Connecting Mens Rea and Actus Reus: Toward a New Theory of Correspondence

The justifiable imposition of criminal liability requires more than possession of mens rea and performance of an actus reus. A defendant’s mens rea and actus reus must also connect in a particular way. While this is a well-recognized principle in Anglo-American criminal law, the nature of the required connection—“correspondence”—is poorly understood.

This Article identifies three conflicting existent theories of correspondence from the criminal legal literature and from judicial reasoning: contemporaneity theory, actuation theory, and normative theory. According to contemporaneity theory, correspondence requires that mens rea overlap in time with the actus reus. According to actuation theory, correspondence requires that mens rea cause the actus reus in a particular way. According to normative theory, correspondence requires that certain normative facts be true—for example, that an actus reus be a moral wrongdoing in virtue of the defendant’s mens rea.

In this Article, I argue each existent theory shares a common flaw: Each theory supposes a necessary condition for correspondence that is not genuinely necessary. In the absence of a better theory, there is no reliable way of sorting out defendants who should be acquitted for lacking correspondence from those defendants who need not, and courts cannot provide honest explanations for why a defendant falls in one or the other group.

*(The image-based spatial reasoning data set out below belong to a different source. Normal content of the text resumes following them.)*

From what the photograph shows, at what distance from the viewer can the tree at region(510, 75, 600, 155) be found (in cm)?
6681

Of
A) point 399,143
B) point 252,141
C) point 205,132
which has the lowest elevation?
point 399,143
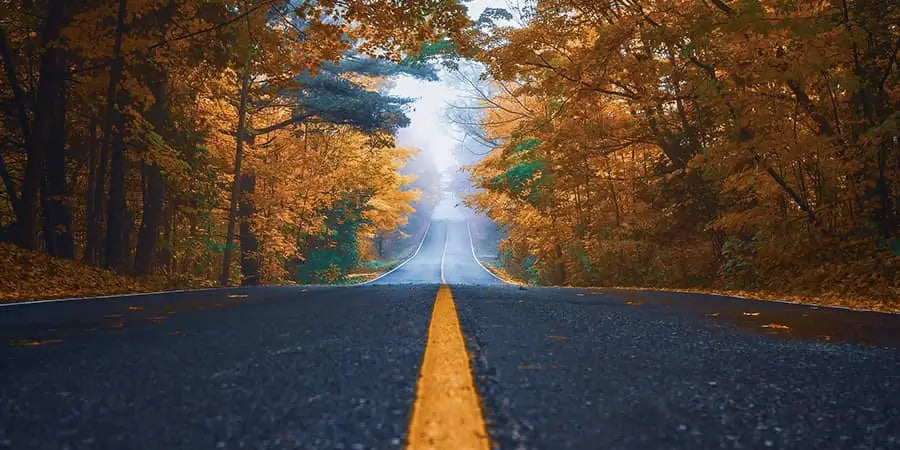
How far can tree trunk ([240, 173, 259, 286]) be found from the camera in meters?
26.4

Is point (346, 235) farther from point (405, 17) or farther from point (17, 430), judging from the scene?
point (17, 430)

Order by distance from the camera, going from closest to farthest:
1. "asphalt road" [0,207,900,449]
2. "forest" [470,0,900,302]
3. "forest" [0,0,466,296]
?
1. "asphalt road" [0,207,900,449]
2. "forest" [470,0,900,302]
3. "forest" [0,0,466,296]

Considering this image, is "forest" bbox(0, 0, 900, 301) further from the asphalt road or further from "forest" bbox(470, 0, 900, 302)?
the asphalt road

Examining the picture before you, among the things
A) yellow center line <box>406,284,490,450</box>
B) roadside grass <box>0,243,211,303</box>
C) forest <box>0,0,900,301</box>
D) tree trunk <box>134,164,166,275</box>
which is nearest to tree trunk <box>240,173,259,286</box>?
forest <box>0,0,900,301</box>

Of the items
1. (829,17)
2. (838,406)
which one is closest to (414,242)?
(829,17)

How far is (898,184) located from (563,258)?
14.7 meters

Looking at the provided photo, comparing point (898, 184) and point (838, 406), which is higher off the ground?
point (898, 184)

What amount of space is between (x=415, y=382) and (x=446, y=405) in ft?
1.42

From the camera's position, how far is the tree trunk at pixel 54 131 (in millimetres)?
12875

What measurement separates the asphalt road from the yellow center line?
1.7 inches

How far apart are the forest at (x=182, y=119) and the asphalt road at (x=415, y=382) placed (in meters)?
8.58

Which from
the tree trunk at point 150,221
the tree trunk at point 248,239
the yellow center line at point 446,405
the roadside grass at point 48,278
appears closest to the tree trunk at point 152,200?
the tree trunk at point 150,221

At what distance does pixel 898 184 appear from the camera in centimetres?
1130

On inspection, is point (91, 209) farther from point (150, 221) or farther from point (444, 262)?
point (444, 262)
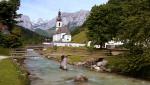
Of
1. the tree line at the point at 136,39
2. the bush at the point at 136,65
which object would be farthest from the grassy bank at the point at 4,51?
the bush at the point at 136,65

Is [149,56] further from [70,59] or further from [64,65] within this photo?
[70,59]

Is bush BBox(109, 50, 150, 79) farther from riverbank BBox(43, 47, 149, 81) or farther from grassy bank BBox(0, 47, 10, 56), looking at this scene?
grassy bank BBox(0, 47, 10, 56)

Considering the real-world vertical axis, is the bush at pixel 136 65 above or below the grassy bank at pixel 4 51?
below

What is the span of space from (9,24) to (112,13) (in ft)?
93.0

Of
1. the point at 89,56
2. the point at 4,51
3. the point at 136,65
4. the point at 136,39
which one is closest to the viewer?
the point at 136,65

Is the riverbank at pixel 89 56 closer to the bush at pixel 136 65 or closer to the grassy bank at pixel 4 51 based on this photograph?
the bush at pixel 136 65

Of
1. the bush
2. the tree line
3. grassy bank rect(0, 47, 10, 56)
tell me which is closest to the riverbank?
the tree line

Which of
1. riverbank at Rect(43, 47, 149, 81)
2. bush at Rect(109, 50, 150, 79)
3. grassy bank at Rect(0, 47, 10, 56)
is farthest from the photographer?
riverbank at Rect(43, 47, 149, 81)

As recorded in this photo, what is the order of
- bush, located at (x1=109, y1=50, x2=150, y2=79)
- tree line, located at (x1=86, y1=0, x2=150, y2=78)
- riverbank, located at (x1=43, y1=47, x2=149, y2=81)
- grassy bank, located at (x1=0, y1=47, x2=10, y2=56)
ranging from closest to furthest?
bush, located at (x1=109, y1=50, x2=150, y2=79) < tree line, located at (x1=86, y1=0, x2=150, y2=78) < grassy bank, located at (x1=0, y1=47, x2=10, y2=56) < riverbank, located at (x1=43, y1=47, x2=149, y2=81)

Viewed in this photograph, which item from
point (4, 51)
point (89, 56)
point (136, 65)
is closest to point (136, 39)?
point (136, 65)

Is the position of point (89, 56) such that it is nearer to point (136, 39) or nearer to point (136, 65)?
point (136, 39)

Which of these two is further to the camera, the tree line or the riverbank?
the riverbank

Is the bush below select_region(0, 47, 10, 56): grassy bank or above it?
below

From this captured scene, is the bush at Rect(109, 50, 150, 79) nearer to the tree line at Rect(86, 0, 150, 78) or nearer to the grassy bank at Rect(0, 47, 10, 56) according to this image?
the tree line at Rect(86, 0, 150, 78)
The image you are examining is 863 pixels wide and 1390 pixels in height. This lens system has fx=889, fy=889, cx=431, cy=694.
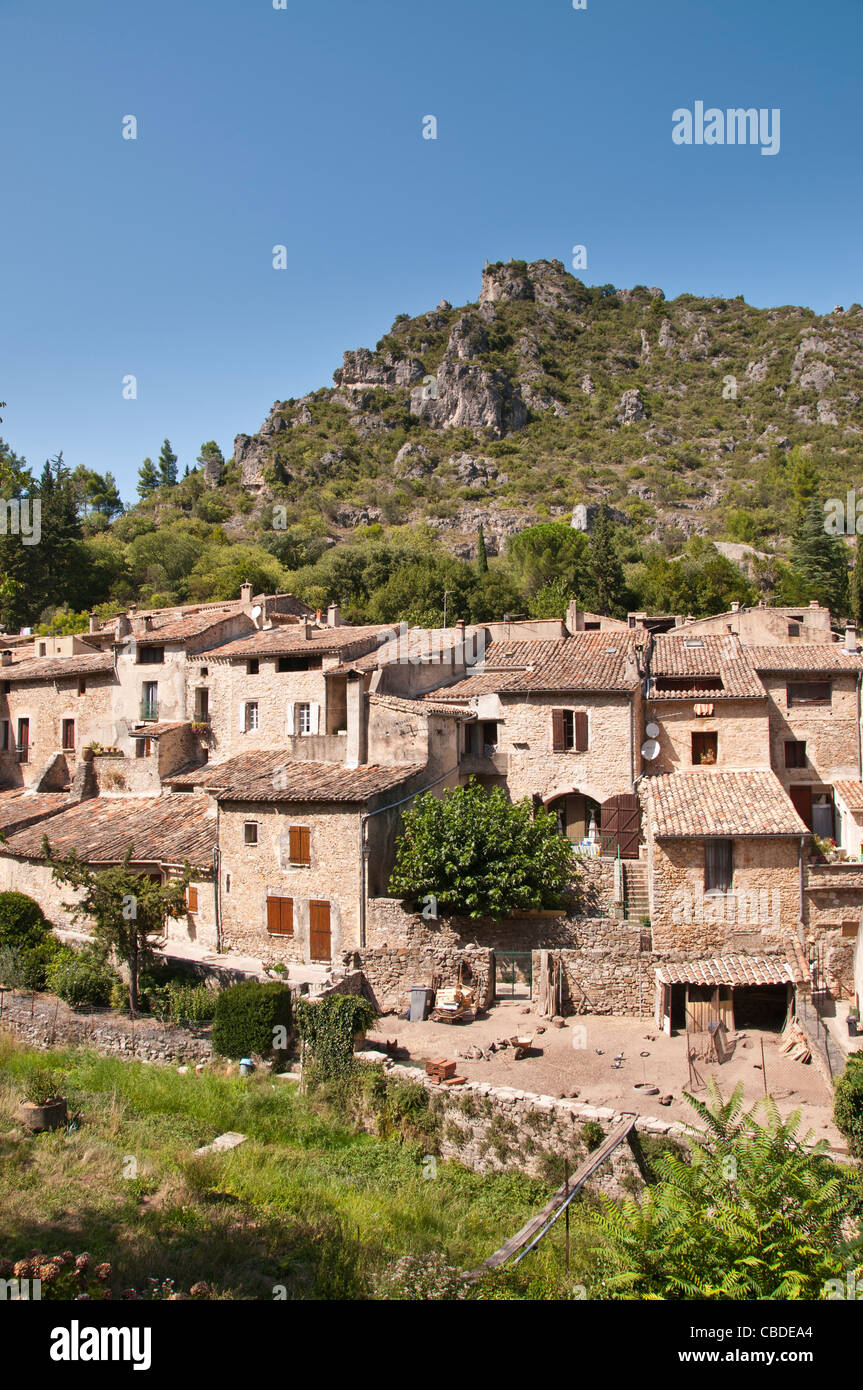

I go on to harness what is useful about existent theories to propose a path toward a better theory of correspondence. Normative theory points the way to a “job description” for correspondence—a posit regarding what work correspondence performs in securing the truth of claims about the justifiable imposition of criminal liability. The posit is that correspondence operates to ground a defendant’s moral culpability for performance of an actus reus in virtue of mens rea. With this job description in hand, one can appreciate that unlike contemporaneity, actuation proves sufficient for correspondence. A new theory of correspondence should build off actuation theory by locating similarities between actuation and other relations that can do the work of grounding moral culpability.

I conclude by noting how a theory of correspondence can provide payoffs beyond criminal law—within any doctrinal arena that has come to be “criminal-law-like” through a dichotomization of thought and conduct.